Mum ışığının aydınlattığı odanda, bir başına kitap okuyorsun. Bir elinle de üzerinde dumanı tüten çayını da yudumlamayı eksik etmiyorsun. Yatağının ayak ucunda yanan sobayla içini ısıtıyorsun. Radyoda kısık sesle çalan slow müziğin eşliğinde hayallere dalıyorsun.
tam anlamiyla modern turkiyenin oldugu yillardir. sonra bazilari sagolsun hizla sakirtlestik. milleti dindar yapicaz diyerek sapik yaptilar. 90lar kliplerini izliyorum da nerden nereye yahu.
yağlı reçelli ekmek yıllarım.
elimde looney tunes tasolarım, futbolcu kağıtlarım ve zulamda komşunun bahçesine dalıp çaldığım eriklerim... tek derdim tuz bulmaktı.
şimdi büyüdük. hatta pokemon tasocusu alt devrelerde büyüdü.
not : dizisini çektiler bu yılların. yirmi küsür bölümnü izledim. umutla. bir şeyi sikip atmayın lan. ne olur.
bu diziyi türk milletine izletmek değil izletememek meseleydi ve sağolsun birol güven bunu başardı. bu malzemeyle bu kadar kötü iş yapılırdı ancak! bu durum real madrid ve barcelona kadrosunu harmanlayıp ortaya çıkan takımı spor toto süper ligde küme düşürmek gibi birşey.

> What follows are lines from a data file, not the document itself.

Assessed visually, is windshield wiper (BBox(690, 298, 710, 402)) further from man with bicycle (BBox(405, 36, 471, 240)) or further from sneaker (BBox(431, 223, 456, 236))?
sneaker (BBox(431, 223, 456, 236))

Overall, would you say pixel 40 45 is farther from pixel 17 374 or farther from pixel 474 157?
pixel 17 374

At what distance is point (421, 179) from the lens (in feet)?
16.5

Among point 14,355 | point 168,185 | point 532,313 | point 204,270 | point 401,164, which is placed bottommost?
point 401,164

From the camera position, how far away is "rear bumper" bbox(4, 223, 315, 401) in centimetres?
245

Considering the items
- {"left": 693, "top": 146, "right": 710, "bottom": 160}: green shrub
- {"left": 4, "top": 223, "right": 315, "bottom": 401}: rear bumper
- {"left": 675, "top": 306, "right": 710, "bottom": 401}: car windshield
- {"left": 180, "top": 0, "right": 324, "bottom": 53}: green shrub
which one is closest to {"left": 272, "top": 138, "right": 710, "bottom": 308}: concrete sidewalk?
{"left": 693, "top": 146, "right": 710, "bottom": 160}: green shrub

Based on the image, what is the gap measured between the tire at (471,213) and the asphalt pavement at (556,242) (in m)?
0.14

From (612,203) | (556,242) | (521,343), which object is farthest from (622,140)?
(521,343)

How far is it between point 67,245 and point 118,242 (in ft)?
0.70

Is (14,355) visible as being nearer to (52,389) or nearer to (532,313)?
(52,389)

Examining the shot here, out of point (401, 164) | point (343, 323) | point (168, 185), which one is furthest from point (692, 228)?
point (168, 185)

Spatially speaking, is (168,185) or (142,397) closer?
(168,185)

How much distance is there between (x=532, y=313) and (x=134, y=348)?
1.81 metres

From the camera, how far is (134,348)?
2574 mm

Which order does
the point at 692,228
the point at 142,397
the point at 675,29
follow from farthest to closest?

Tayfun , Aşkın Nur Yengi , Tarkan dinleyip mutlu olduğumuz , Cengiz Kurtoğlu ile içtiğimiz yıllar. Hey gidi be dediğimiz zamanlar. Hala aynı arkadaşlarımızla , hatta o dönemki yarimizle arkadaş olarak da olsa bile görüştüğümüze göre demek ki güzel zamanlarmış.
Bir gün biri herhangi bir dileğimi sorsa ona 90 larda yoğrulan, şimdinin old-school filmlerini sinemada izleyen bir american teenager ı olmak istediğimi söylerdim, ama tabi soran olmadı, kısmet sözlüğeymiş.

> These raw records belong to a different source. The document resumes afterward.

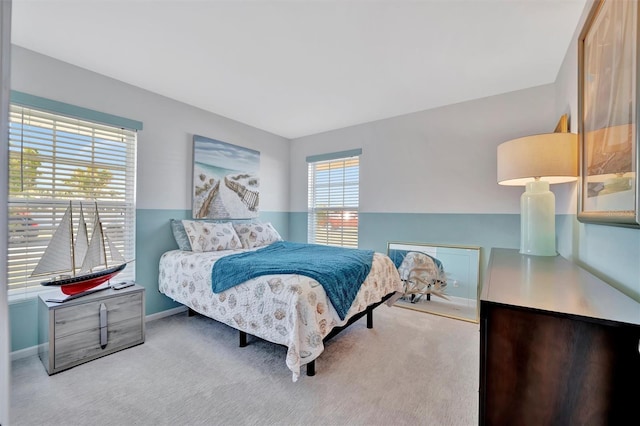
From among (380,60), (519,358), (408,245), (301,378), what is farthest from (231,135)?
(519,358)

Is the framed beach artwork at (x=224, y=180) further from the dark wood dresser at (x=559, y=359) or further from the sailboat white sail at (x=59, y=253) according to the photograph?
the dark wood dresser at (x=559, y=359)

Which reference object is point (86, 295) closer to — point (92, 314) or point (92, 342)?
point (92, 314)

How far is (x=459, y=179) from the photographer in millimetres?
3127

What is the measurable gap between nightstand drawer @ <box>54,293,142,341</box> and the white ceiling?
1992mm

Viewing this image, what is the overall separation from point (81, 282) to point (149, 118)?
172 cm

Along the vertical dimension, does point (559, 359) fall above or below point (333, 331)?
above

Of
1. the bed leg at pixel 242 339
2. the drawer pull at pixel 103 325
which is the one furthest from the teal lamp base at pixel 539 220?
the drawer pull at pixel 103 325

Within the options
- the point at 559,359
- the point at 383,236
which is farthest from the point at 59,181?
the point at 383,236

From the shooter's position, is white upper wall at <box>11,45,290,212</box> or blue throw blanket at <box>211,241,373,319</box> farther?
white upper wall at <box>11,45,290,212</box>

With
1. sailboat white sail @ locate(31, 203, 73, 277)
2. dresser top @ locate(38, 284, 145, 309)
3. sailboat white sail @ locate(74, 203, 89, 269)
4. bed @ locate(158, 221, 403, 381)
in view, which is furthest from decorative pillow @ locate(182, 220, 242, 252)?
sailboat white sail @ locate(31, 203, 73, 277)

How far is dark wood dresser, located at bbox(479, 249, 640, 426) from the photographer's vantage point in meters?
0.66

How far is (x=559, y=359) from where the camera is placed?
0.73 metres

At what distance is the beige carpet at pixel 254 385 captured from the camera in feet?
4.87

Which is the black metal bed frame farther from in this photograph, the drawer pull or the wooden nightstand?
the drawer pull
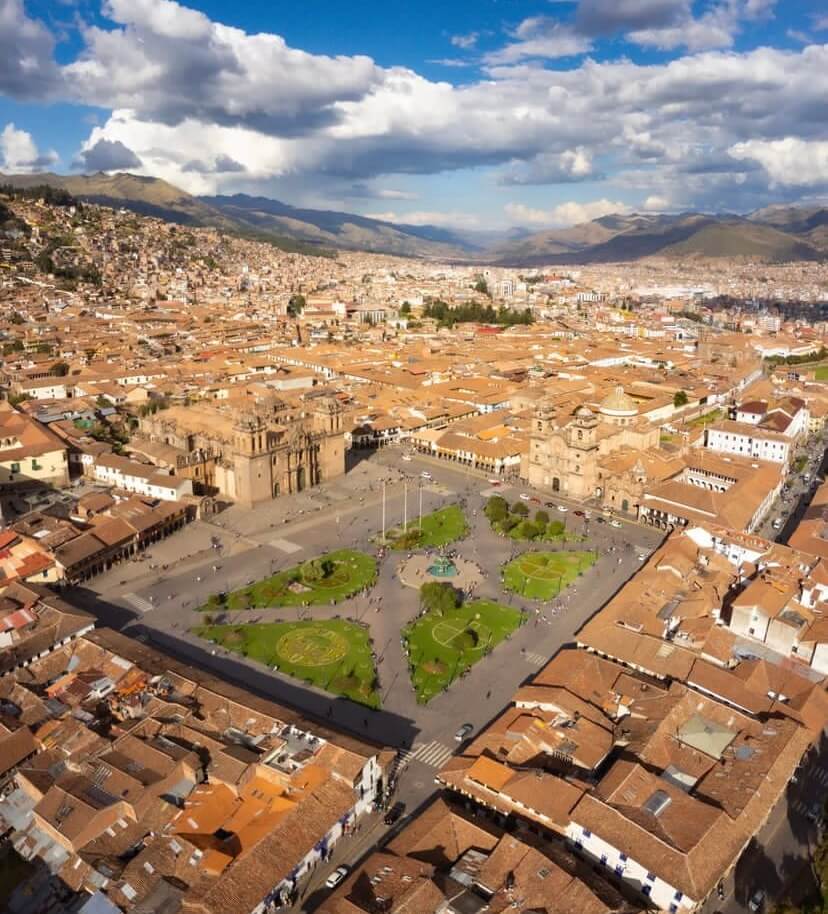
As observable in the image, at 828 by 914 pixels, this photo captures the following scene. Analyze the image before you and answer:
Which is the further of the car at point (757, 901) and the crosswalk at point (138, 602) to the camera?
the crosswalk at point (138, 602)

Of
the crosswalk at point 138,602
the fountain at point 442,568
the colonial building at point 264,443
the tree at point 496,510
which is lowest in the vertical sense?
the crosswalk at point 138,602

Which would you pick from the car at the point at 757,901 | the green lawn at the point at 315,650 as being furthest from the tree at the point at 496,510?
the car at the point at 757,901

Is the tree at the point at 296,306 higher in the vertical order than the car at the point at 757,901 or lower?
higher

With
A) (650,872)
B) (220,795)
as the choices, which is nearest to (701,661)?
(650,872)

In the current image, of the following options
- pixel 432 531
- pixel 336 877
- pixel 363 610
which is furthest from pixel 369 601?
pixel 336 877

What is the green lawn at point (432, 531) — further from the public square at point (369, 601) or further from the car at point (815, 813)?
the car at point (815, 813)

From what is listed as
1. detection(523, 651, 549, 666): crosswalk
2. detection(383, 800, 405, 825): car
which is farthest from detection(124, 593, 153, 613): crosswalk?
detection(523, 651, 549, 666): crosswalk
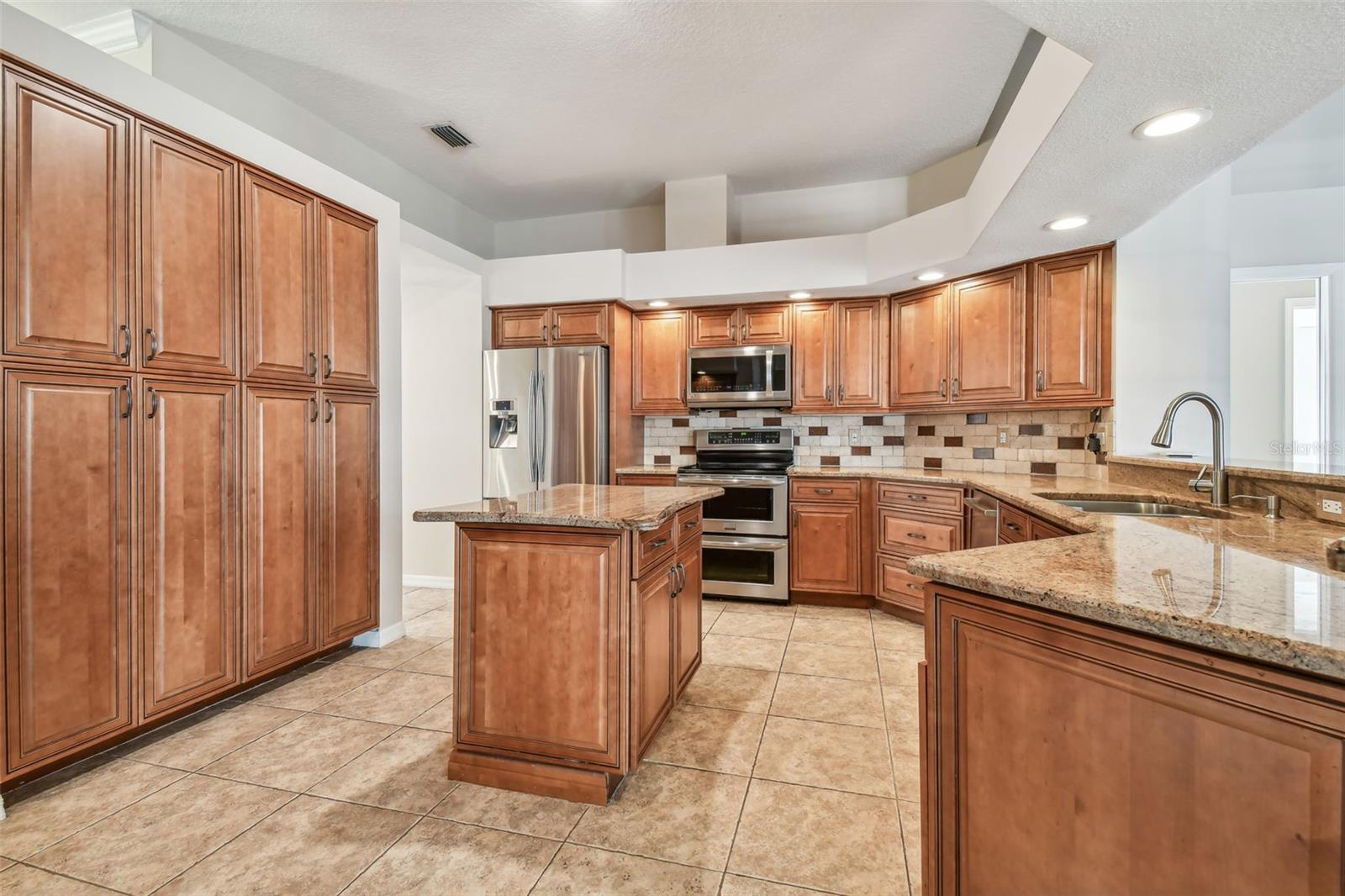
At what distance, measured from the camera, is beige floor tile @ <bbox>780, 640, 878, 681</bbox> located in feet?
8.98

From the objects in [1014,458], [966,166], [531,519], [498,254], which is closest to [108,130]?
[531,519]

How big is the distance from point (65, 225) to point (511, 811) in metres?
2.36

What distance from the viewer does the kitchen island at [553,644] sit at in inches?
69.3

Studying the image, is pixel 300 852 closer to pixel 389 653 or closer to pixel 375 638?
pixel 389 653

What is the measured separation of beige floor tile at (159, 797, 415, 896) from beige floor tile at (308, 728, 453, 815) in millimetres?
48

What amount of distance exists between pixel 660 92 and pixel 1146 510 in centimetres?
303

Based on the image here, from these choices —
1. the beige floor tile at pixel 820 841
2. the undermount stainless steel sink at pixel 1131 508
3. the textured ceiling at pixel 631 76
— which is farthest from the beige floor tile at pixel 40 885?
the undermount stainless steel sink at pixel 1131 508

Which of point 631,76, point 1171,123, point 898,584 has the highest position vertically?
point 631,76

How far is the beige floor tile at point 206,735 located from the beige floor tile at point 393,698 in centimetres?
19

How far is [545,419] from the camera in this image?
4.15 m

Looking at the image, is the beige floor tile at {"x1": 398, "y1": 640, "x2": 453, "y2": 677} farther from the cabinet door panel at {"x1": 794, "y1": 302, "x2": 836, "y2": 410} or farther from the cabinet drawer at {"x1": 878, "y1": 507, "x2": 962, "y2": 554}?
the cabinet door panel at {"x1": 794, "y1": 302, "x2": 836, "y2": 410}

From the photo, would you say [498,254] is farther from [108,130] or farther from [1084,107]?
[1084,107]

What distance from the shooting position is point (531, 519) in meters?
1.75

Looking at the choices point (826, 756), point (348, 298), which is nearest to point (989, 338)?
point (826, 756)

Bu kelimeyi duyduğumda içim çok garip oluyor. Bir sanat eserinin içinde güzel işlenmişse bu zamanlar, ya da bir sanat eseri bu zamanlarda güzel işlenmişse bazen gözlerim doluyor. Hayır çok seviyorum, neden mi bilemiyorum. Sanırım masumiyet ve saflıktan dolayı. Babamın benim yaşlarımı yaşadığı yıllar olmasından belki. Geçmişteki kendimin saflığını doksanlarda görüp yaşamak istememden, ama yaşayamamdan belki. Öyle bir şey ki bu doksanlar benim için, aklıselim olarak doksanlarda ben diye bir şey olmamasına rağmen o on senelik ,hadi on beş diye genişletelim, zaman diliminin bir yansıması sanki ölmüşüm ve gökyüzünden geçmişime, hayatımın geçtiği sokaklara bakıyormuşum gibi hissettiriyor.
Bu yüzden sizden ricam, 90ları icra eden filmler, diziler, özellikle türk, benim için çok değerli paylaşabilirsiniz.
doksanlarda herkese bi' şey olurdu. durduk yere kaybolanlar, faili meçhul cinayetler ve daha neler neler. doksanlarda babamı vurdular gündoğduda. doksanlarda annem çocuklarını düşürdü. doksanlar bize hiç gülmedi.